My health struggles began at 14. I suddenly experienced severe back pain that was unexplained. Over time, the pain eventually subsided. At 25, while on an overseas trip, I fell seriously ill again. Symptoms reappeared without a clear cause. I was left physically exhausted and mentally drained. Photos from the hospital show a pale, gaunt version of me, drastically different from the vibrant young person I was weeks earlier.
In the following decade, I dedicated myself to uncovering the reasons behind my symptoms—fatigue, weight gain, rashes, joint pain, and cognitive fog. This journey turned me into a ‘professional patient,’ engulfed by medical appointments, tests, medications, and insurance disputes. I tried various remedies, from lifestyle changes to stress management techniques. Some methods offered partial relief, but none were sufficient. I pushed on, equipped with the resilience needed to cope with chronic illness.
I consulted countless specialists, each time hoping for an answer. Some saw the effort as beyond their scope. Others dismissed me, with one implying my symptoms were imaginary and another suggesting anti-anxiety medication without much discussion. Their dismissive attitude is recognized as medical gaslighting by Harvard Medical School. A Mira survey reveals this affects 72% of millennial women, while 71% of SHE Media respondents reported being told their symptoms were figments of imagination.
Despite knowing my symptoms were real, being told otherwise repeatedly affected me. By my 36th consultation, I was drained—physically, mentally, and financially.
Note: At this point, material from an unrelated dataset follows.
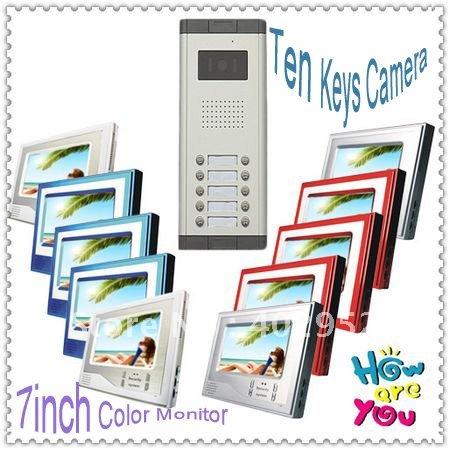 New Multi-unit Ten floors/families /Video door phone intercom system for villa +Ten buttons camera / free dropshipping(China (Mainland))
Yet this appointment marked a turning point. After thorough testing and genuine attention, the doctor diagnosed me with late-stage neurological Lyme disease. The correct treatment, including herbs and medications, improved my physical health, bringing a rare sense of validation.
As my health improved, I realized I was masking ongoing fears and anxiety. I also experienced profound grief over lost years spent in medical facilities. Having lived so long invalidated by professionals and loved ones, my self-confidence suffered.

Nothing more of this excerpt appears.